It is well documented that the COVID-19 pandemic is having a huge impact on doctors in training. Much of novice anaesthetists’ training is delivered during high turnover, elective theatre lists of low-risk patients [1]. List cancellations and staff redeployment have significantly reduced these opportunities [2]. In our department, amendments to standard operating procedures within theatres have created further training barriers. Supervisors find it challenging to offer anything more removed than direct supervision due to difficulties accessing the clinical environment in emergencies. These constraints drove us to find alternative methods of providing this practical experience.
The aim of the study was to create a trust-wide high-fidelity simulation course for novice anaesthetists, focussing on confidence building and preparation for on-calls, together with clinical and non-technical management of specific anaesthetic complications.

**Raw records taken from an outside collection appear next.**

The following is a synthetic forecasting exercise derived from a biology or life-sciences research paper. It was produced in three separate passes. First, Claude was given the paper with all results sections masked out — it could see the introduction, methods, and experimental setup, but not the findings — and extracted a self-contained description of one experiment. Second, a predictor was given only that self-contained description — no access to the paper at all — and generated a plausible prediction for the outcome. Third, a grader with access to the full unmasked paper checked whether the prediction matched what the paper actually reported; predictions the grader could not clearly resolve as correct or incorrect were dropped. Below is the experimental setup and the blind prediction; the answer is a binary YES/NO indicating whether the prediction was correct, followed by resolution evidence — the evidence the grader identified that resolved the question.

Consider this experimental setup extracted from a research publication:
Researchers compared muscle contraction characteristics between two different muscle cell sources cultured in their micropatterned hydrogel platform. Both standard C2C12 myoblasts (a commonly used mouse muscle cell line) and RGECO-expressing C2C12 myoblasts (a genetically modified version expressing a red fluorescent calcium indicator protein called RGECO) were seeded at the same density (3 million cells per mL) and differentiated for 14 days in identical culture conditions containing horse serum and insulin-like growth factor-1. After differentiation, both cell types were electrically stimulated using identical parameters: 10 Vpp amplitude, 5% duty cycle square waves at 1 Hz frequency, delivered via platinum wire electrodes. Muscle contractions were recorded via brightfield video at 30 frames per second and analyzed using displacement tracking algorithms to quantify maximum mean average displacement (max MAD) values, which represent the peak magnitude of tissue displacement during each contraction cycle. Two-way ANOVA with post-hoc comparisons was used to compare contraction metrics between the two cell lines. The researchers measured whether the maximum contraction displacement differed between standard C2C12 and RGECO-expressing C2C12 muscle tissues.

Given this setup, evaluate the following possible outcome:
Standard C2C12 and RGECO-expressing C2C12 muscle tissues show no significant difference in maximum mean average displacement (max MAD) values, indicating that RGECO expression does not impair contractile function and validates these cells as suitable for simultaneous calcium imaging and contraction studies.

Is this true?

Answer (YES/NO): YES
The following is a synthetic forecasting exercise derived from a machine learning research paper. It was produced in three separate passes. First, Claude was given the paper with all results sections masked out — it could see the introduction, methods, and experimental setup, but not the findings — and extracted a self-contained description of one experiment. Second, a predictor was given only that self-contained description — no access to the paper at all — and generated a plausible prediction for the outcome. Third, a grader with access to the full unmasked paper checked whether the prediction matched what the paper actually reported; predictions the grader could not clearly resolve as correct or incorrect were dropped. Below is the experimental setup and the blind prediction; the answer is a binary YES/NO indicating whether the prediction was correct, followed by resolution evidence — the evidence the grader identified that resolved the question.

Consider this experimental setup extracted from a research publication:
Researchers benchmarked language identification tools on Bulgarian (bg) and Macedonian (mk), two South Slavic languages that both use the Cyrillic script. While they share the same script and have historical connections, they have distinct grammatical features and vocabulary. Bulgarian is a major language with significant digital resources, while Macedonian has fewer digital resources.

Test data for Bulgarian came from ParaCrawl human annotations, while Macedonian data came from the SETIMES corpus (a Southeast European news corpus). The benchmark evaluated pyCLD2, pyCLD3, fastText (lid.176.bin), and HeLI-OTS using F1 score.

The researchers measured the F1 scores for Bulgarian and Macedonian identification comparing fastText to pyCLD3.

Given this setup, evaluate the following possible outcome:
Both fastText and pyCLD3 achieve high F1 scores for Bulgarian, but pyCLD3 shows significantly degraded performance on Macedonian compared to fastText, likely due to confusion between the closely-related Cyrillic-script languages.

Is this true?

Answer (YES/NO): NO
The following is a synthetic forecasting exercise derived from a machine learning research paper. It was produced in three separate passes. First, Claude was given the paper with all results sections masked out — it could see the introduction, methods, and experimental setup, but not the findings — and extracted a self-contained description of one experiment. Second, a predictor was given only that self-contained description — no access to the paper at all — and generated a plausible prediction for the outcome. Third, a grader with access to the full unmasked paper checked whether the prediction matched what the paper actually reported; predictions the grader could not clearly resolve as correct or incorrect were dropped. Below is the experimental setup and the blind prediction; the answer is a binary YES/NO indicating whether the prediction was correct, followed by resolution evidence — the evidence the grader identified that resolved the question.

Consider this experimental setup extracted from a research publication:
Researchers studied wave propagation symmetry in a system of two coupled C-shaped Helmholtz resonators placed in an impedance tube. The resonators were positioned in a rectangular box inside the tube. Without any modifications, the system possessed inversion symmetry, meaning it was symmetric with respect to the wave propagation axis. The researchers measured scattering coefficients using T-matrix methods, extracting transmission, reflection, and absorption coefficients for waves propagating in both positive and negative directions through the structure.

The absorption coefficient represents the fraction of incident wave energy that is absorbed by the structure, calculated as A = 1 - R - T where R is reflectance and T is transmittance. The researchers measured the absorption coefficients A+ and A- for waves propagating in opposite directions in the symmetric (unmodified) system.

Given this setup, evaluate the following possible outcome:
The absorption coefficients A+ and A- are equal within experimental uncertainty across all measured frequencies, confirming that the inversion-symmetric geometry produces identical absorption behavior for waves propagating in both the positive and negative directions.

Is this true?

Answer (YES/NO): NO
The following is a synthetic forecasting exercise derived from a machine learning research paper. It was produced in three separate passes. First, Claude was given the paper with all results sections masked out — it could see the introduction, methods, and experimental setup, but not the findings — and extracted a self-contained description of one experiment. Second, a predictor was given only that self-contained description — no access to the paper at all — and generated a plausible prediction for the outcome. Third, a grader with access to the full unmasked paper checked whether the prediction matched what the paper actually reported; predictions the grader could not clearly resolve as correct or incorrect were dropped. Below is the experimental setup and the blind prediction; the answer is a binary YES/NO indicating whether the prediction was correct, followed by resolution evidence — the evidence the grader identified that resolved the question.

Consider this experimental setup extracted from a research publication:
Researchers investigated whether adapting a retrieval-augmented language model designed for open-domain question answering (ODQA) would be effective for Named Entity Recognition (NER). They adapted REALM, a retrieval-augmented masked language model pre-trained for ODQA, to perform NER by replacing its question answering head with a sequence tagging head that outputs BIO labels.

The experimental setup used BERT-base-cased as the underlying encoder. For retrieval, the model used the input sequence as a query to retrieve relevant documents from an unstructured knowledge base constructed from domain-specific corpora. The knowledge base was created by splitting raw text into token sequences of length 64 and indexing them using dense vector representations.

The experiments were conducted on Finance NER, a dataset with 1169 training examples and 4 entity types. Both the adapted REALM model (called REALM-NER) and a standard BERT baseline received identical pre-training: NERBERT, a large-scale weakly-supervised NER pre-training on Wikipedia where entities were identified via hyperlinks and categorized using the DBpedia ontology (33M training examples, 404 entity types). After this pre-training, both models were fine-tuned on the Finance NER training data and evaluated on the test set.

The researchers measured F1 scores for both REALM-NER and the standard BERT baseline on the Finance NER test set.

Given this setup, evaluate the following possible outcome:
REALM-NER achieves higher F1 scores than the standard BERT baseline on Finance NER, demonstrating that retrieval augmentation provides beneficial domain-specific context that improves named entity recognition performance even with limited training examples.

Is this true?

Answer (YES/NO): NO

A pre-course questionnaire aided a learning needs analysis and informed the learning objectives. Poor confidence due to lack of training was a common theme. Issues identified included limited case numbers, exposure to common emergencies and difficulty progressing to more distant supervision. Using a standardized scenario authoring platform (IRIS) we collaborated with a multi-professional faculty group to design a 1-day simulation course. To ensure an authentic learner experience, scenarios were designed for delivery in a high-fidelity simulation suite using Laerdal SimMan3G with LEAP software. Familiar clinical equipment, such as a Datex Ohmeda anaesthetic machine, was used and access to typical cognitive aids provided to mirror a real theatre environment.
Initially, participants prepared for an anaesthetic induction following standard operating procedures, including performing the World Health Organisation Surgical Safety Checklist. They then carried out this uncomplicated induction with the assistance of a trained Operating Department Practitioner. This aided in embedding good clinical practice and promoted patient safety. A second scenario followed, during which an emergency unfolded. The group observed each scenario through a video link and contributed to a consultant-led debrief. To assess course impact participants completed post-course questionnaires. Confidence universally improved after the course. Every attendee found the course useful and was highly likely to recommend it to a colleague. For several participants, this provided their first experience carrying out an emergency anaesthetic induction without direct supervision. In this setting, simulation has been used as a valuable tool to supplement clinical exposure where there were significant barriers to traditional training methods. We intend to further develop this course to become an integral part of novice anaesthetic training within our trust.